■ **OBJECTIVE**
Extract the records in full, leaving every picture out.

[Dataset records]
%%
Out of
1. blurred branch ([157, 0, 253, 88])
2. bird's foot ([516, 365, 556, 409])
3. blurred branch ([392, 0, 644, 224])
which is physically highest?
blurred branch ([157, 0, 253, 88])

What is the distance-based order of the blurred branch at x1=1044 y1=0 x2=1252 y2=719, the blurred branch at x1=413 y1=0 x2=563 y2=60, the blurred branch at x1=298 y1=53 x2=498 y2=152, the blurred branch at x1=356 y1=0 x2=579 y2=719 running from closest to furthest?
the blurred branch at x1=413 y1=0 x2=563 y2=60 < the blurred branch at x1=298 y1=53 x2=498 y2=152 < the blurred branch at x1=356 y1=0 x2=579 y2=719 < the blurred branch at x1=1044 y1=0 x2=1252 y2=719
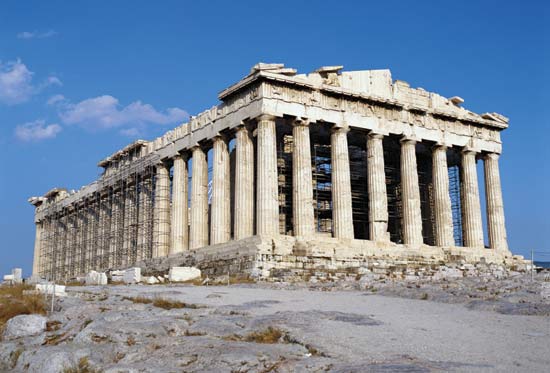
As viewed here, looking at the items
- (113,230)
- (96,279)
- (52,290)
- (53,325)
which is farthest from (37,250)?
(53,325)

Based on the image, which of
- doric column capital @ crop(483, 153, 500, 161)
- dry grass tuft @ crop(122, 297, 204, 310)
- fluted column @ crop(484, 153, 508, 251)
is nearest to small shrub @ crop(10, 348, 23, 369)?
dry grass tuft @ crop(122, 297, 204, 310)

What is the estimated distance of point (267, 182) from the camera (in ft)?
112

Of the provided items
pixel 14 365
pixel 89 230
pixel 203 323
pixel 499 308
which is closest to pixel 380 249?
pixel 499 308

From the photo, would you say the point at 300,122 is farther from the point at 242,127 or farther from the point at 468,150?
the point at 468,150

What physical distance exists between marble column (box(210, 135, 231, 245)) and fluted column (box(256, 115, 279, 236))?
11.6ft

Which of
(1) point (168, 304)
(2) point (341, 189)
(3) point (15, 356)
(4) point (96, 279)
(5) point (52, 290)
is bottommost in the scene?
(3) point (15, 356)

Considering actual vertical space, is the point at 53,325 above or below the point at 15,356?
above

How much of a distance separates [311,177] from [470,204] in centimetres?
1224

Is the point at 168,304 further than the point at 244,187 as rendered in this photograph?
No

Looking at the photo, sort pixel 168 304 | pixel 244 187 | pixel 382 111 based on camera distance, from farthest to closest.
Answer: pixel 382 111
pixel 244 187
pixel 168 304

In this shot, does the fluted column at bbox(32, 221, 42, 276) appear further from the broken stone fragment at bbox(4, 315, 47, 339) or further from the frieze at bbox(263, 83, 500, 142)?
the broken stone fragment at bbox(4, 315, 47, 339)

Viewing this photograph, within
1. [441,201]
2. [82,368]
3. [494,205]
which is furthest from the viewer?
[494,205]

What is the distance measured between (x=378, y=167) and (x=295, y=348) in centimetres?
2844

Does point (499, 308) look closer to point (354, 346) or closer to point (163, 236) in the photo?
point (354, 346)
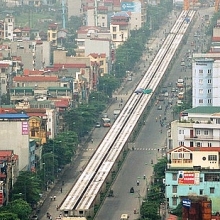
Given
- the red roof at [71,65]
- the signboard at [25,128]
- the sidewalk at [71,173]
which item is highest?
the signboard at [25,128]

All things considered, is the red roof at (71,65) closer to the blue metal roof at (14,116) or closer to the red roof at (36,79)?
the red roof at (36,79)

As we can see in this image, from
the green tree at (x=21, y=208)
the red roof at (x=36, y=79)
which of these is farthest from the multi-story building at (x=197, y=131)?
the red roof at (x=36, y=79)

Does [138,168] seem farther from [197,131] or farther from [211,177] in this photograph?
[211,177]

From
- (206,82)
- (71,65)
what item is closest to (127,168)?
(206,82)

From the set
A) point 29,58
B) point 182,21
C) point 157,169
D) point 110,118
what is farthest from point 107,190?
point 182,21

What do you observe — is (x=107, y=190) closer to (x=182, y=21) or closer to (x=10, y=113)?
%%
■ **ANSWER FOR THIS EXERCISE**
Out of
1. blurred branch ([157, 0, 253, 88])
2. bird's foot ([516, 365, 556, 409])
3. blurred branch ([392, 0, 644, 224])
which is physically highest?
blurred branch ([157, 0, 253, 88])

What is the distance-based order of the blurred branch at x1=1044 y1=0 x2=1252 y2=719, the blurred branch at x1=413 y1=0 x2=563 y2=60, the blurred branch at x1=298 y1=53 x2=498 y2=152, the blurred branch at x1=356 y1=0 x2=579 y2=719 running from closest to furthest?
the blurred branch at x1=413 y1=0 x2=563 y2=60 < the blurred branch at x1=298 y1=53 x2=498 y2=152 < the blurred branch at x1=356 y1=0 x2=579 y2=719 < the blurred branch at x1=1044 y1=0 x2=1252 y2=719
As viewed here, looking at the items
- (113,230)
- (96,279)
- (52,290)
- (53,325)
which is farthest from (37,250)?
(53,325)

Based on the image, which of
- doric column capital @ crop(483, 153, 500, 161)
- dry grass tuft @ crop(122, 297, 204, 310)
- fluted column @ crop(484, 153, 508, 251)
is nearest to small shrub @ crop(10, 348, 23, 369)?
dry grass tuft @ crop(122, 297, 204, 310)

What is the estimated distance of point (267, 182) from the camera (in ft)?
112

Of the provided items
pixel 14 365
pixel 89 230
pixel 203 323
pixel 499 308
which is closest to pixel 380 249?
pixel 499 308

From the photo, would you say the point at 300,122 is farther from the point at 242,127 or farther from the point at 468,150?
the point at 468,150

What physical distance exists between marble column (box(210, 135, 231, 245)) and fluted column (box(256, 115, 279, 236))?
11.6ft

Which of
(1) point (168, 304)
(2) point (341, 189)
(3) point (15, 356)
(4) point (96, 279)
(5) point (52, 290)
is bottommost in the scene?
(3) point (15, 356)

Considering actual vertical space, is the point at 53,325 above or below the point at 15,356?
above

How much of a distance separates [311,177] from [470,204] in centimetres?
1224

Is the point at 168,304 further than the point at 244,187 as rendered in this photograph?
No

Looking at the photo, sort pixel 168 304 | pixel 244 187 | pixel 382 111 based on camera distance, from farthest to closest.
Answer: pixel 382 111
pixel 244 187
pixel 168 304

In this shot, does the fluted column at bbox(32, 221, 42, 276) appear further from the broken stone fragment at bbox(4, 315, 47, 339) or further from the frieze at bbox(263, 83, 500, 142)?
the broken stone fragment at bbox(4, 315, 47, 339)

Viewing this photograph, within
1. [441,201]
2. [82,368]
3. [494,205]
which is furthest from the viewer?
[494,205]

What is the distance measured between (x=378, y=167) and (x=295, y=348) in centimetres?
2844

Does point (499, 308) look closer to point (354, 346) or closer to point (163, 236) in the photo?
point (354, 346)
Given
- the red roof at [71,65]
- the signboard at [25,128]
- the sidewalk at [71,173]
which item is highest?
the signboard at [25,128]

All things considered, is the red roof at (71,65) closer to the blue metal roof at (14,116) or closer to the red roof at (36,79)?
the red roof at (36,79)

As we can see in this image, from
the green tree at (x=21, y=208)
the red roof at (x=36, y=79)
which of these is farthest from the multi-story building at (x=197, y=131)?
the red roof at (x=36, y=79)

Does [138,168] seem farther from [197,131] or farther from [211,177] in this photograph?
[211,177]

From
- (206,82)
- (71,65)
what item is closest to (127,168)?
(206,82)

From the set
A) point 29,58
B) point 182,21
C) point 157,169
D) point 110,118
what is farthest from point 107,190?
point 182,21

What do you observe — is (x=107, y=190) closer to (x=182, y=21) or closer to (x=10, y=113)?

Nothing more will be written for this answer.